▸ Source material:
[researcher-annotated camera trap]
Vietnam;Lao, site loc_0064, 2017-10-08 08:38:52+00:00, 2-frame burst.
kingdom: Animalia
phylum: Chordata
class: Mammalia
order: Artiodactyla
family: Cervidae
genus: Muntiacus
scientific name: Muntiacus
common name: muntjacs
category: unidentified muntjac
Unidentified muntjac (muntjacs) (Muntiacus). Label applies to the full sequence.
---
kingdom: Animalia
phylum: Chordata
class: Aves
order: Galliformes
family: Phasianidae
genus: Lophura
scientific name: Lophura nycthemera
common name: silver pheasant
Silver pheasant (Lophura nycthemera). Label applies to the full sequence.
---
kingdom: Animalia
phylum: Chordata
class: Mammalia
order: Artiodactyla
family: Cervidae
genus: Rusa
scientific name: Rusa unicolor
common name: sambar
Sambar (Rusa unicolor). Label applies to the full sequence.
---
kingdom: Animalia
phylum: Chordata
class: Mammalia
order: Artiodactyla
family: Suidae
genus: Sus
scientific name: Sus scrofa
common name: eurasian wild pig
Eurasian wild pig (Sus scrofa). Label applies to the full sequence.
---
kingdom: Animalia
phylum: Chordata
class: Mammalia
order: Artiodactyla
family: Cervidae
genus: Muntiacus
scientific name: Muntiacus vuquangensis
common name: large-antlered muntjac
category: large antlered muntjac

▸ Required work:
Reproduce all of the entries word for word.

▸ Finished exercise:
[researcher-annotated camera trap]
Vietnam;Lao, site loc_0064, 2017-10-08 08:38:52+00:00, 2-frame burst.
kingdom: Animalia
phylum: Chordata
class: Mammalia
order: Artiodactyla
family: Cervidae
genus: Muntiacus
scientific name: Muntiacus
common name: muntjacs
category: unidentified muntjac
Unidentified muntjac (muntjacs) (Muntiacus). Label applies to the full sequence.
---
kingdom: Animalia
phylum: Chordata
class: Aves
order: Galliformes
family: Phasianidae
genus: Lophura
scientific name: Lophura nycthemera
common name: silver pheasant
Silver pheasant (Lophura nycthemera). Label applies to the full sequence.
---
kingdom: Animalia
phylum: Chordata
class: Mammalia
order: Artiodactyla
family: Cervidae
genus: Rusa
scientific name: Rusa unicolor
common name: sambar
Sambar (Rusa unicolor). Label applies to the full sequence.
---
kingdom: Animalia
phylum: Chordata
class: Mammalia
order: Artiodactyla
family: Suidae
genus: Sus
scientific name: Sus scrofa
common name: eurasian wild pig
Eurasian wild pig (Sus scrofa). Label applies to the full sequence.
---
kingdom: Animalia
phylum: Chordata
class: Mammalia
order: Artiodactyla
family: Cervidae
genus: Muntiacus
scientific name: Muntiacus vuquangensis
common name: large-antlered muntjac
category: large antlered muntjac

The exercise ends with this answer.